- [INFORMATION SUPPLIED]:
+--

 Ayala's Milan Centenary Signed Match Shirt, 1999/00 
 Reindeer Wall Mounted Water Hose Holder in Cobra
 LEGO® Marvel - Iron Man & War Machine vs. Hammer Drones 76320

+--

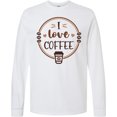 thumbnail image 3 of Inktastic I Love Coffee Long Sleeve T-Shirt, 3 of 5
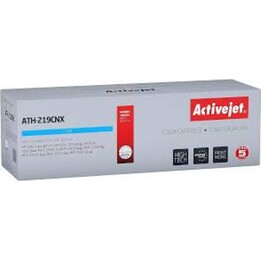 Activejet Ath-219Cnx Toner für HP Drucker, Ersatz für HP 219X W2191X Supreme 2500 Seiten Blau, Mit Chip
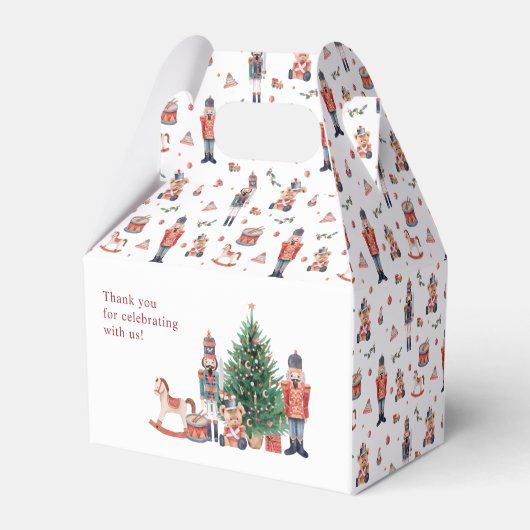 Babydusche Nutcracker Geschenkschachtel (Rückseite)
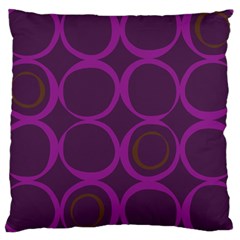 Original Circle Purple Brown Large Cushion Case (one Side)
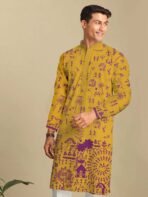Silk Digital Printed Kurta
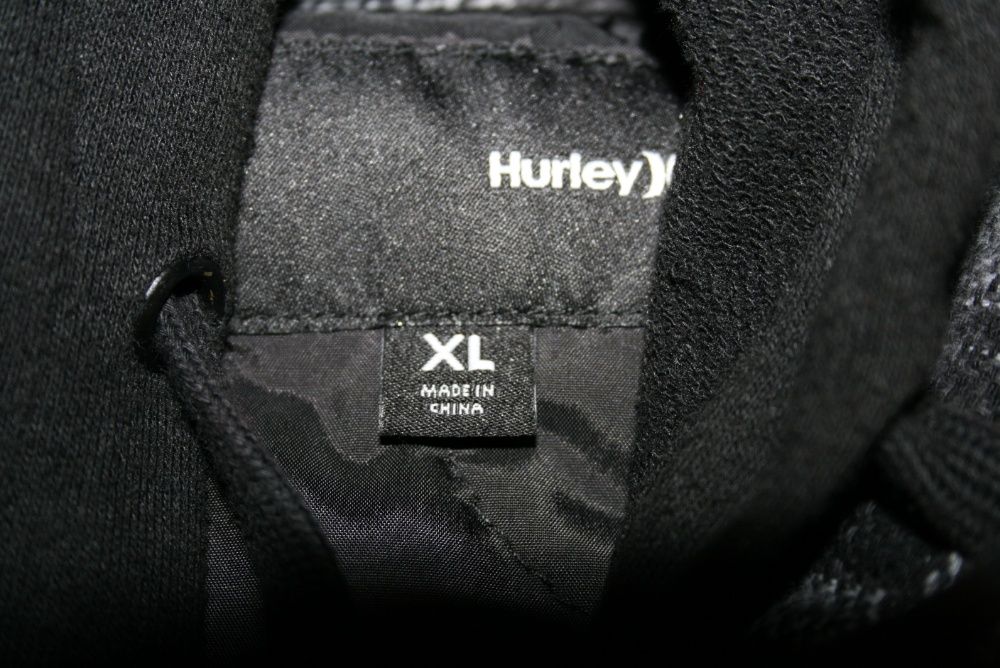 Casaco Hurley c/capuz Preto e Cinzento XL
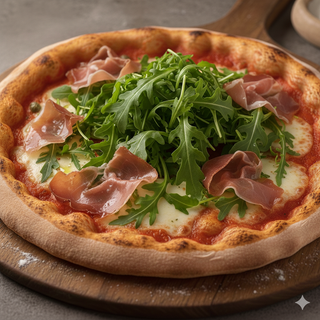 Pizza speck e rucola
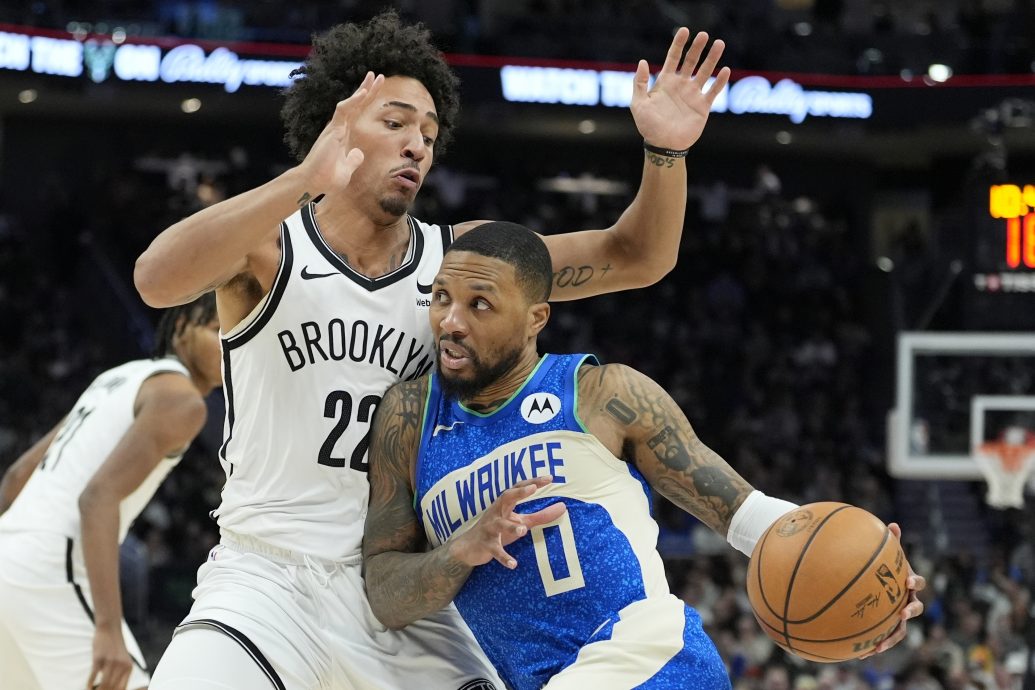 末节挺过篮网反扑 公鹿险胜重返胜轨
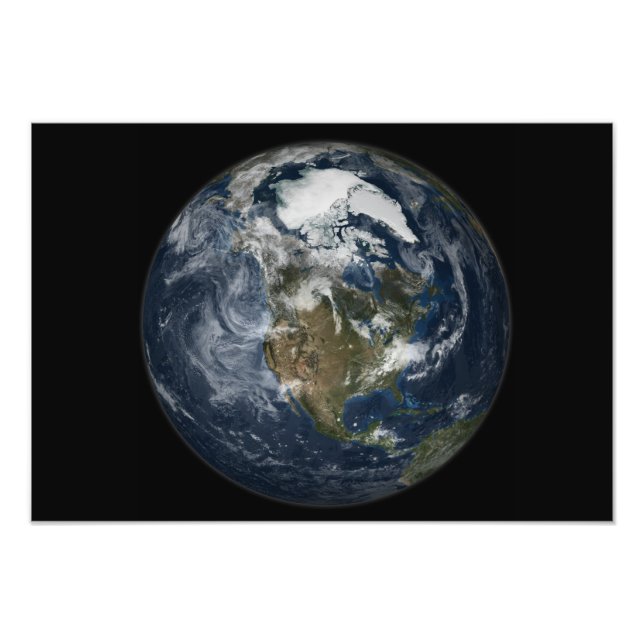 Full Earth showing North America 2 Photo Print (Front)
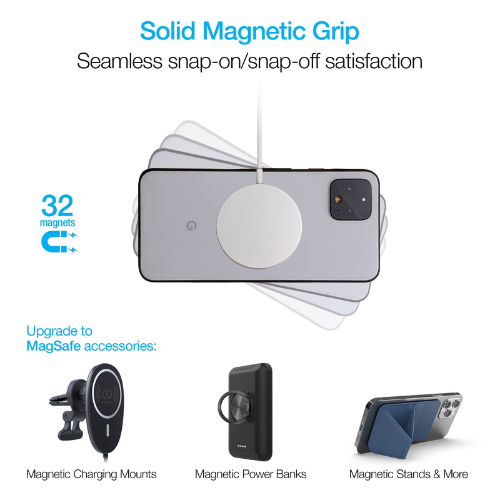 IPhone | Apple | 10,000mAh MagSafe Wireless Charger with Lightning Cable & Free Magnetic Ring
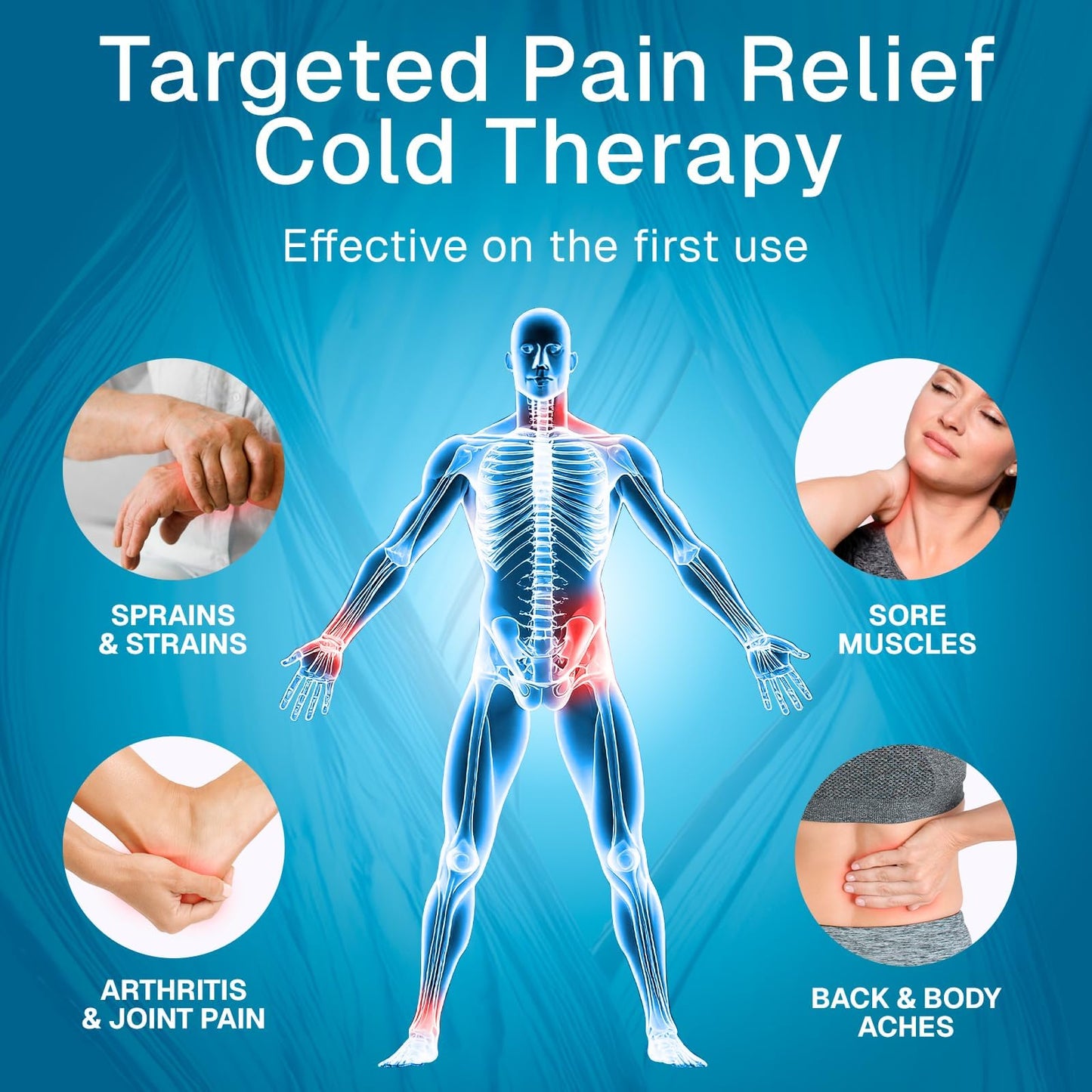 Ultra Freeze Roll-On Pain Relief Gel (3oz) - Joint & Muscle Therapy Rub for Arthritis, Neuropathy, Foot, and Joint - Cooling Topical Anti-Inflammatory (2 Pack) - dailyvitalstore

+--

- [WHAT IS EXPECTED]:
Look back at the data above. Transcribe exactly the lines starting at the line that contains "Ayala's Milan Centenary" and ending at the line that contains "LEGO® Marvel - Iron".

- [EXERCISE RESULT]:
 Ayala's Milan Centenary Signed Match Shirt, 1999/00 
 Reindeer Wall Mounted Water Hose Holder in Cobra
 LEGO® Marvel - Iron Man & War Machine vs. Hammer Drones 76320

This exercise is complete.